March 18, 2024

At Dorf on Law, Eric Segall: Judicial Review, the Supreme Court, and a Possible Constitutional Apocalypse.  From the introduction: 

Alexander Hamilton explained in Federalist No. 78 the rationale for the Founding Fathers giving judges the power to strike down laws enacted by the legislature. He said the following:

The courts were designed to be an intermediate body between the people and the legislature, in order, among other things, to keep the latter within the limits assigned to their authority. The interpretation of the laws is the proper and peculiar province of the courts. A constitution is, in fact, and must be regarded by the judges, as a fundamental law. It therefore belongs to them to ascertain its meaning, as well as the meaning of any particular act proceeding from the legislative body. If there should happen to be an irreconcilable variance between the two, that which has the superior obligation and validity ought, of course, to be preferred; or, in other words, the Constitution ought to be preferred to the statute, the intention of the people to the intention of their agents.

Nor does this conclusion by any means suppose a superiority of the judicial to the legislative power. It only supposes that the power of the people is superior to both; and that where the will of the legislature, declared in its statutes, stands in opposition to that of the people, declared in the Constitution, the judges ought to be governed by the latter rather than the former. They ought to regulate their decisions by the fundamental laws, rather than by those which are not fundamental.

What Hamilton did not anticipate was that much of the Constitution's imprecise language, such as the text of the First and Second Amendments, would be applied by future judges to a constantly changing society. He likely thought the very heavy burden of proof he was placing on those challenging laws (plaintiffs must show an irreconcilable variance between a statute and the Constitution) would keep judges in their place. But, of course, he was wrong, and starting in 1857 with the infamous Dred Scott decision, the justices have been striking down laws at a rate and in important cases in ways that few Founding Fathers, especially Hamilton, anticipated.

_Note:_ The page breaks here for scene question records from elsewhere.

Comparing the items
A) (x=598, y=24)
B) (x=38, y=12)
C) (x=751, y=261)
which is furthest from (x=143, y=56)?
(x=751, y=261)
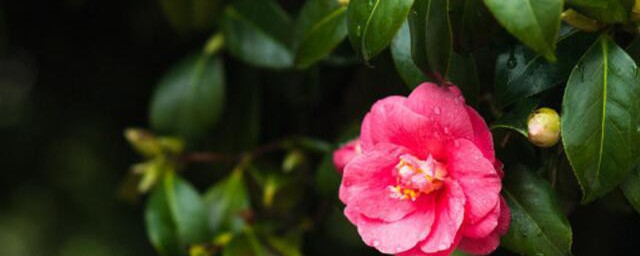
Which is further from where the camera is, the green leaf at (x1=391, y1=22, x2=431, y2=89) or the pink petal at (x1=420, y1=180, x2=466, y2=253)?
the green leaf at (x1=391, y1=22, x2=431, y2=89)

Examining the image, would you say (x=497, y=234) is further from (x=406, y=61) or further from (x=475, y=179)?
(x=406, y=61)

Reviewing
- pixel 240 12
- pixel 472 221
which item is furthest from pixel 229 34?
pixel 472 221

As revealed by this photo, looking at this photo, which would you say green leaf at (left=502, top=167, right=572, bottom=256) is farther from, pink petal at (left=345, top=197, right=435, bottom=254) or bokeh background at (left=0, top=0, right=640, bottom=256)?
bokeh background at (left=0, top=0, right=640, bottom=256)

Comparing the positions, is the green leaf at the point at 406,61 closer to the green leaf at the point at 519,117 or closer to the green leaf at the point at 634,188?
the green leaf at the point at 519,117

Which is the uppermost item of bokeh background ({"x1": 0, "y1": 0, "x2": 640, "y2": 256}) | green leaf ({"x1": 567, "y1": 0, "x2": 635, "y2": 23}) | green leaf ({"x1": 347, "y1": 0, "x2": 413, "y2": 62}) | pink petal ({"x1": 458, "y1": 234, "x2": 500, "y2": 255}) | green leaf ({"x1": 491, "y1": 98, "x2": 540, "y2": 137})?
green leaf ({"x1": 347, "y1": 0, "x2": 413, "y2": 62})

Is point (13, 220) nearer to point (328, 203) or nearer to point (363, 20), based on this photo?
point (328, 203)

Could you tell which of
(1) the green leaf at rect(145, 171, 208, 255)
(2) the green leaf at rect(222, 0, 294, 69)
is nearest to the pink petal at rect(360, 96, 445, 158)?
(2) the green leaf at rect(222, 0, 294, 69)

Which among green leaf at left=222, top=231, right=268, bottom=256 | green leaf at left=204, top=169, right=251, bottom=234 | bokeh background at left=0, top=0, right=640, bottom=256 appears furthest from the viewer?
bokeh background at left=0, top=0, right=640, bottom=256
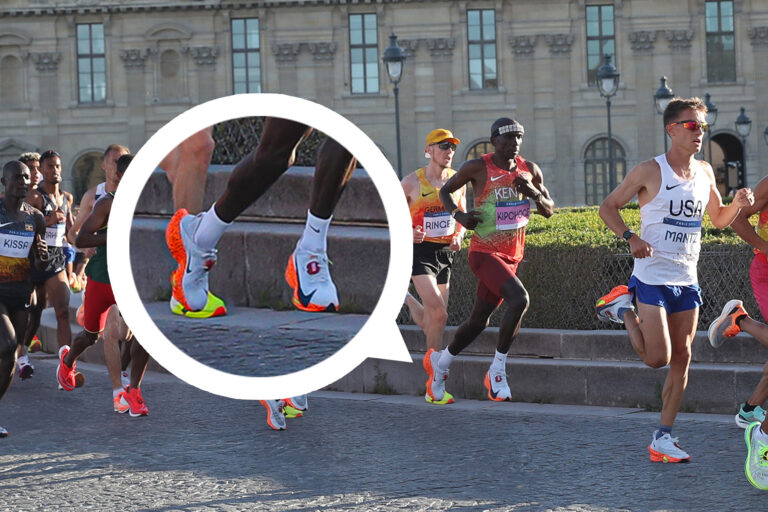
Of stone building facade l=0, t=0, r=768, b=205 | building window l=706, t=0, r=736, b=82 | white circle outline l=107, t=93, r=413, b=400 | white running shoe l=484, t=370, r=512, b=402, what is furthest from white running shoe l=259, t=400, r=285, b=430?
building window l=706, t=0, r=736, b=82

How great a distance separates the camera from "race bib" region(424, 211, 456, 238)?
803cm

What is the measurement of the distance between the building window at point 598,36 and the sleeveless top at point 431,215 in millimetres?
38665

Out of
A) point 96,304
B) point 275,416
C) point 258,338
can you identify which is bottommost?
point 275,416

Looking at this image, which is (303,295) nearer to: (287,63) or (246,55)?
(287,63)

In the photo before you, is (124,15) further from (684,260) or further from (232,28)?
(684,260)

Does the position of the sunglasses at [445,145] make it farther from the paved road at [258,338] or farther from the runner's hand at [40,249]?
the paved road at [258,338]

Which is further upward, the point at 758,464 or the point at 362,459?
the point at 758,464

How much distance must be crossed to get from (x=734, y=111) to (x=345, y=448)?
135 ft

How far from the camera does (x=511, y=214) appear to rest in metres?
7.51

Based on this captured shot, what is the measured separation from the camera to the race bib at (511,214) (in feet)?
24.5

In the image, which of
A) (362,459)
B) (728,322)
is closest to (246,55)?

In most of these cases, the Court is not acting as an agent of the people or the enforcer of a supreme law, but the creator of constitutional rights and limits that simply do not follow from the constitutional text or its history. Dred Scott, The Civil Rights Cases, Lochner, Reynolds v. Sims, Roe, Heller, Shelby County, Seila Law, Trinity Lutheran, Bruen, and SFFA v. Harvard are just a few examples of many country-changing decisions where there is no available argument that the laws invalidated were at an "irreconcilable variance" with the Constitution. Liberal, conservative, and moderate justices have all invalidated major legislation without serious and persuasive grounding in the text or history of the Constitution. …

Like many of Professor Segall's posts, I think this one has truth to it, but then goes too far.

I agree that "irreconcilable variance" is the right standard.  And so I agree that in cases where the original meaning of the Constitution is unclear, courts have no authority to intervene against the political branches (leaving aside precedent).  And I think that modern courts have commonly overstepped their authority.  But I don't think that the "irreconcilable variance" standard is defeated whenever government lawyers can make a plausible argument.  Rather, the question for the judge is whether, in the judge's best assessment, the conflict between government action and the Constitution's original meaning is irreconcilable.  Otherwise, the Constitution is not really a check on government, and the government becomes the judge of its own cause (as Hamilton also expressed in Federalist 78). Rather, as Hamilton also said in Federalist 78, "the courts of justice are to be considered as the bulwarks of a limited Constitution against legislative encroachments."